Furniture


“The major difference between modern and 18th century techniques is the level of labor required to build furniture. Obviously, everything is done by hand,” he said of the old methods. “It’s all powered by either your legs or your arms. The chairs — I do everything by hand to make those.”

                                                                                         M. Stein

18th Century Techniques Furniture

I handcraft my Windsor chairs using traditional methods just as the chairmakers of two centuries ago, but I am also building a lot of different thing throughout the year, not just Windsor chairs.  I am working in a modest 2000 sq. ft. shop with modern electrically powered tools. (jointers, planer, drill press and thickness planer)  My philosophy on building furniture has always been to use the modern equipment to speed up the process of building furniture. This allows me to  keep the price as reasonable as possible without sacrificing the “handmade”  look of the piece.  What that means to me is, even if something is put through a modern piece of equipment it is then further refined at the bench with hand tools. Therefore, every piece of furniture that goes out of the shop is being hand worked in some way.  Some use the term “Bench built” which I feel defines the style of work that I do.

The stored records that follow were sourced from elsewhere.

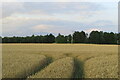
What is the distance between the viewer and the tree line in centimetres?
11600

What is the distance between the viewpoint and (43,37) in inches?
5039

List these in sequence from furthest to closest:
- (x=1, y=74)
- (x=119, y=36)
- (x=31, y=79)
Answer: (x=119, y=36), (x=1, y=74), (x=31, y=79)

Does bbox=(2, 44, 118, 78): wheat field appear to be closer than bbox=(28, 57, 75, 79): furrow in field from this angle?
No

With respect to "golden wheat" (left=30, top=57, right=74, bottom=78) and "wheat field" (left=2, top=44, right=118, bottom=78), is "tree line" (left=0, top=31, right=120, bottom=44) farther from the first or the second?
"golden wheat" (left=30, top=57, right=74, bottom=78)

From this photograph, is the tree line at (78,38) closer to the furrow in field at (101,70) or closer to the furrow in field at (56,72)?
the furrow in field at (101,70)

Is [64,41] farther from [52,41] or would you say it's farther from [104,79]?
[104,79]

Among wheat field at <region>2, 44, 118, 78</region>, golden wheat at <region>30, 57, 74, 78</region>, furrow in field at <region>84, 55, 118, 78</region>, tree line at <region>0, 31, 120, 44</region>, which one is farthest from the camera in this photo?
tree line at <region>0, 31, 120, 44</region>

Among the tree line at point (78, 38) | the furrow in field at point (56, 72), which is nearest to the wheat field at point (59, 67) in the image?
the furrow in field at point (56, 72)

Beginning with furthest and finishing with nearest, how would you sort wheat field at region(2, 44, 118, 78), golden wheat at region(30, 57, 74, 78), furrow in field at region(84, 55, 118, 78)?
1. wheat field at region(2, 44, 118, 78)
2. furrow in field at region(84, 55, 118, 78)
3. golden wheat at region(30, 57, 74, 78)

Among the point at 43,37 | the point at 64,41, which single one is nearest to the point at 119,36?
the point at 64,41

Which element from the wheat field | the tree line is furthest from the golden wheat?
the tree line

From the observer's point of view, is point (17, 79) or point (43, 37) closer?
point (17, 79)

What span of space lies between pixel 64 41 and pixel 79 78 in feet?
358

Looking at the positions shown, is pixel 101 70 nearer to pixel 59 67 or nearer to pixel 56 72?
pixel 59 67
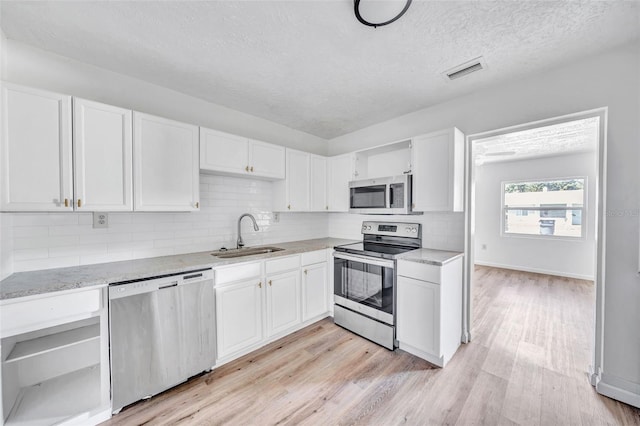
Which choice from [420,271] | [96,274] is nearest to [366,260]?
[420,271]

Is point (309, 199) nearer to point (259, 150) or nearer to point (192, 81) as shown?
point (259, 150)

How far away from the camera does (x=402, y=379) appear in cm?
210

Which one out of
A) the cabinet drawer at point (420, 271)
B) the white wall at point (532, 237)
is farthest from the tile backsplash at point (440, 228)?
the white wall at point (532, 237)

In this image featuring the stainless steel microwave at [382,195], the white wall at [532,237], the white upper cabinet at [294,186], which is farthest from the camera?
the white wall at [532,237]

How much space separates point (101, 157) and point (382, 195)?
8.58 feet

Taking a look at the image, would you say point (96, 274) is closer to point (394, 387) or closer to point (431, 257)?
point (394, 387)

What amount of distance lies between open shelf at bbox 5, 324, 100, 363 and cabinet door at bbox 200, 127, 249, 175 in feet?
4.94

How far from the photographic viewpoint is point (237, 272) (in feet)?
7.52

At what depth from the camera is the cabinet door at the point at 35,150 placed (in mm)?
1581

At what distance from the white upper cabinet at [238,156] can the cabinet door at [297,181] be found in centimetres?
14

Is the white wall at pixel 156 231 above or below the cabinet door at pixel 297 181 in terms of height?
below

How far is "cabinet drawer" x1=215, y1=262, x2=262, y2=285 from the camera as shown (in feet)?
7.16

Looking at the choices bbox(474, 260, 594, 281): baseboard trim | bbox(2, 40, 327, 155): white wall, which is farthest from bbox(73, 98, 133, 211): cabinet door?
bbox(474, 260, 594, 281): baseboard trim

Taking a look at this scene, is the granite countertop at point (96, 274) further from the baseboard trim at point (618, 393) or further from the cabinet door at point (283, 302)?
the baseboard trim at point (618, 393)
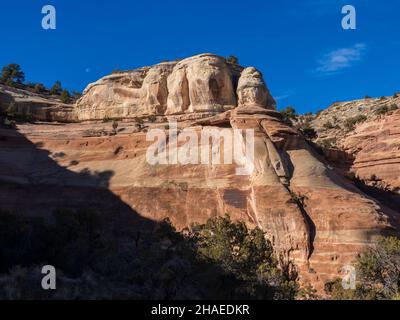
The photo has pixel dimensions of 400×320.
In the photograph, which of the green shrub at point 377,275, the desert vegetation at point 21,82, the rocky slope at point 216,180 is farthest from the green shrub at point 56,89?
the green shrub at point 377,275

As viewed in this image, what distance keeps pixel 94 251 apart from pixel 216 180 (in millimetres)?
9658

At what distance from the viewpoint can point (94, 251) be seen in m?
24.4

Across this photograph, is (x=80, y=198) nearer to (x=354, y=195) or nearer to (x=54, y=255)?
(x=54, y=255)

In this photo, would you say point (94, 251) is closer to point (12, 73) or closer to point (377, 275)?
point (377, 275)

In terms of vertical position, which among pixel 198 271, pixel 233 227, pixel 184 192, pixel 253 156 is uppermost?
pixel 253 156

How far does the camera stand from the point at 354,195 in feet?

When I am at a craft or market fair selling my work I am always dressed in period clothing demonstrating some aspect of 18th century woodworking.  The question always arises, is this is how everything is made?  So to clarify, no, not exactly, but I spend a lot of time in my shop without hearing the hum of the modern equipment!

I enjoy what I do and take great pride in producing these reproductions of America’s past. Enjoy the web site and I look forward to building an heirloom “Bench built” piece for you.